Ein Leitfaden zur Philosophie: Ein Blick auf Schlüsselkonzepte und Ideen - 2024
Die Anthropologie von Feuerbach
Deutsche klassische Philosophie
Geschichte der westlichen Philosophie
Eine der markantesten Versuche, Hegel “vom Kopf auf die Füße zu stellen“, war die Philosophie von Ludwig Feuerbach (1804—1872). Nach seinem Studium an den Universitäten in Heidelberg und Berlin unterrichtete Feuerbach von 1828 bis 1830 in Erlangen, wurde jedoch nach der Veröffentlichung seiner freidenkerischen “Gedanken über Tod und Unsterblichkeit“ aus dem Universitätsdienst entlassen. Nachdem er die Universität verlassen hatte, führte Feuerbach ein zurückgezogenes Leben als “freier Philosoph“. In dieser Zeit verfasste er seine Hauptwerke: “Das Wesen des Christentums“ (1841), “Grundsätze der Philosophie der Zukunft“ (1843) und “Vorlesungen über das Wesen der Religion“ (1851).
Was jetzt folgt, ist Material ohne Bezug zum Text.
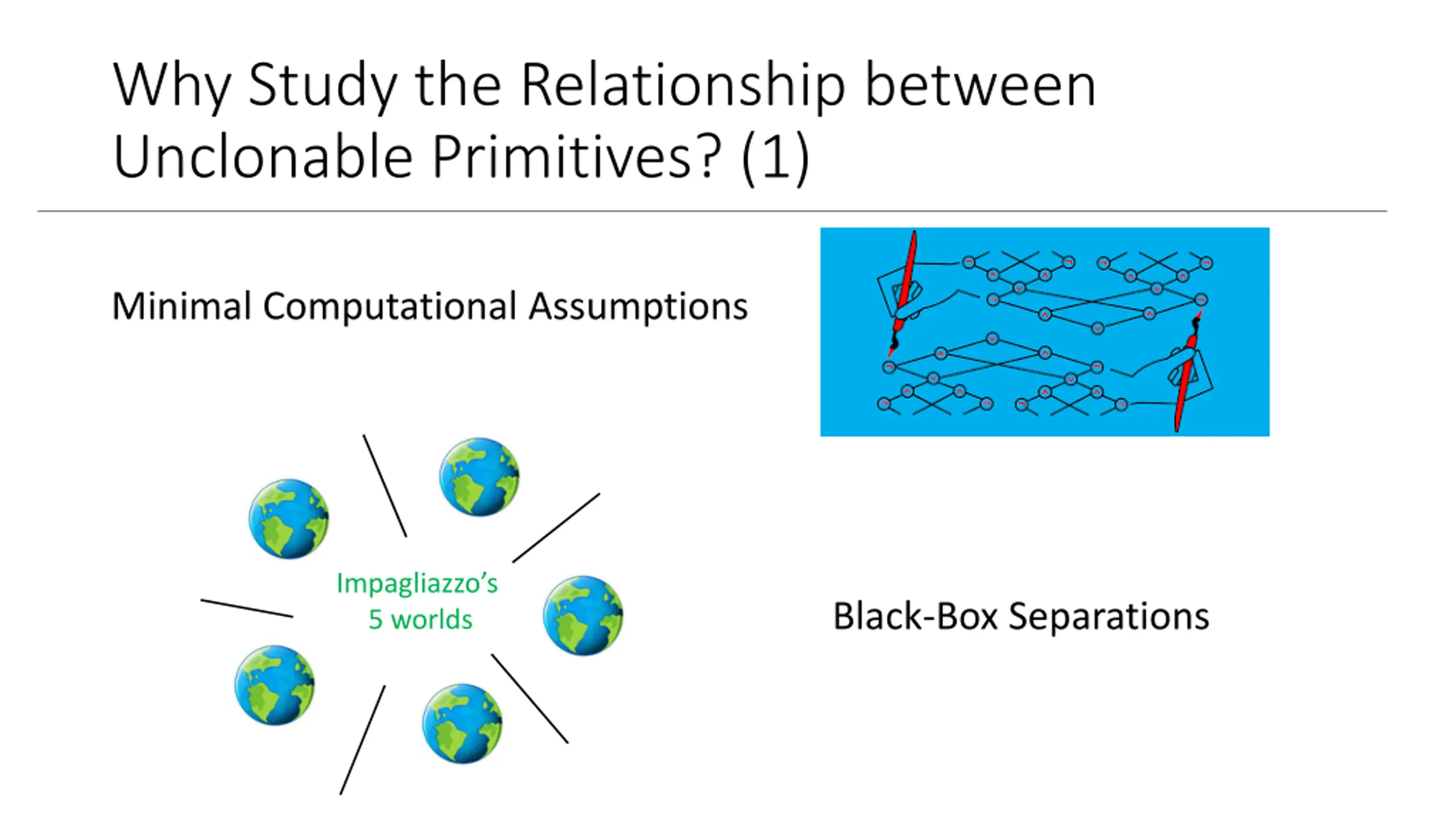 Why Study the Relationship between Unclonable Primitives? (1)

Minimal Computational Assumptions

Impagliazzo's 5 worlds

Black-Box Separations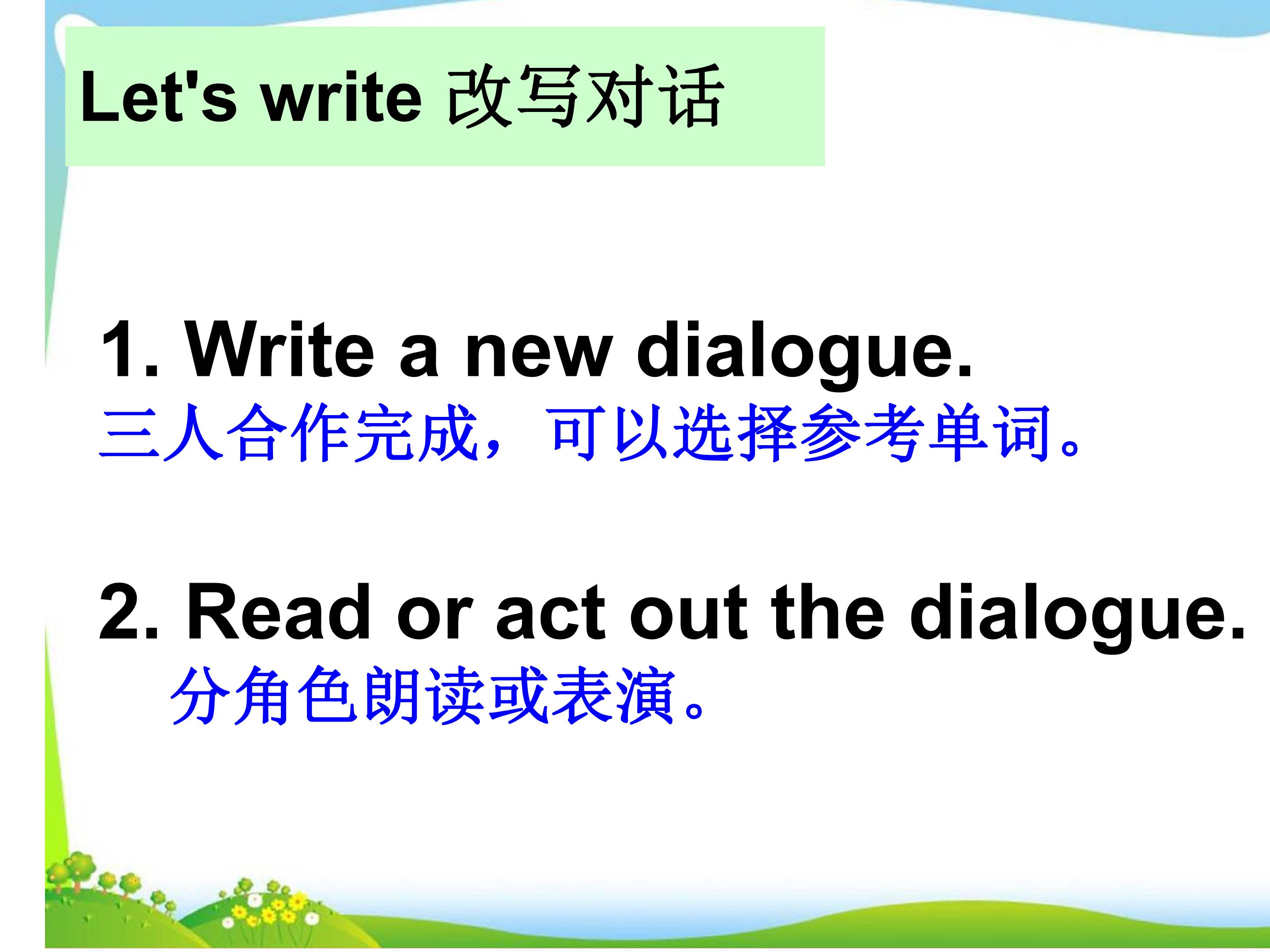 Let's write 改写对话

1. Write a new dialogue.
三人合作完成，可以选择参考单词。

2. Read or act out the dialogue.
分角色朗读或表演。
Ähnlich wie Hegel widmete sich Feuerbach intensiven theologischen Fragestellungen. Doch im Gegensatz zu Hegel glaubte er nicht, dass Gott eine reale Existenz besitze. Der Geist sei überhaupt sekundär, während die Natur primär sei. Der göttliche Geist sei lediglich eine Projektion der menschlichen Gattungsessenz, die durch Vernunft, Wille und “Herz“ — also Emotionen — gebildet werde. Die Entfremdung des Menschen von seiner eigenen Essenz erfolgt in mehreren Stufen. Als die Menschen ihre Existenz von unbekannten Naturkräften abhängig erkannten, fühlten sie das Bedürfnis, diese Kräfte zu beherrschen. Indem sie diese Kräfte anthropomorphisierten, versuchten sie, einen Dialog mit der Natur zu führen. Zunächst stellten sich die Menschen die göttlichen Wesen, die hinter den Naturphänomenen standen, in groben körperlichen Formen vor. Doch allmählich reinigten sie ihre Vorstellungen von den Göttern von zufälligen Elementen, und im Göttlichen trat immer mehr die unendliche, einheitliche menschliche Gattungsessenz hervor. Dieser Prozess fand seinen Höhepunkt im Christentum und in der dazugehörigen Philosophie von Hegel.
Die Verbesserung des Gottesbegriffs, so Feuerbach, hat jedoch tiefgreifende Folgen für den Menschen. Je vollkommener Gott gedacht wird, desto unvollkommener erscheint der Mensch sich selbst. Die Religion entleert die menschliche Natur, indem sie den Menschen fast zu nichts macht, zu einem Gefäß von Sünde und Verfall. Doch dieser Prozess kann nicht ewig andauern. Es kommt eine Zeit, in der die Menschen beginnen zu begreifen, dass Gott ihre eigene Essenz ist, aus ihnen herausgepreßt und von ihnen selbst in den Himmel versetzt. Diese Erkenntnis schafft die Grundlage, die Entfremdung des Menschen von sich selbst zu überwinden. Die entfremdete menschliche Essenz muss vom Himmel abgenommen und dem Menschen wieder zurückgegeben werden. Dies bedeutet nicht den Verzicht auf Religion. Sie bleibt, wird aber zur Religion des Menschen.
Der Mensch muss für den anderen Menschen Gott werden. Die Göttlichkeit des Menschen kann sich nur in der “Dialektik von Ich und Du“ manifestieren, die seine gattungsmäßige Natur offenbart. Das zentrale “Gattungs“-Verhältnis zwischen den Menschen betrachtete Feuerbach als die Liebe zwischen Mann und Frau. Er verlieh der Liebe fundamentale Bedeutung. Gerade die Liebe, so Feuerbach, widerlegt am besten den Solipsismus, das heißt, sie kann Zeugnis ablegen für die Existenz eines Daseins jenseits des Ich. Liebe als Hauptgefühl soll den Sinn des Lebens ausmachen. Denken ist sekundär und muss von den Gefühlen lernen. Spekulatives Denken hingegen ist für Feuerbach völlig nutzlos. “Meine Philosophie“, sagte er, “besteht darin, keine Philosophie zu haben.“ Mit anderen Worten, “wahre Philosophie besteht nicht darin, Bücher zu schaffen, sondern Menschen zu schaffen“. Feuerbachs Anthropologie wurde zu einem Wendepunkt, der von der spekulativen Metaphysik der ersten Hälfte des 19. Jahrhunderts zum Marxismus und zur Lebensphilosophie führte, die neben dem Positivismus die kulturelle Landschaft Europas in der zweiten Hälfte des 19. Jahrhunderts dominierten.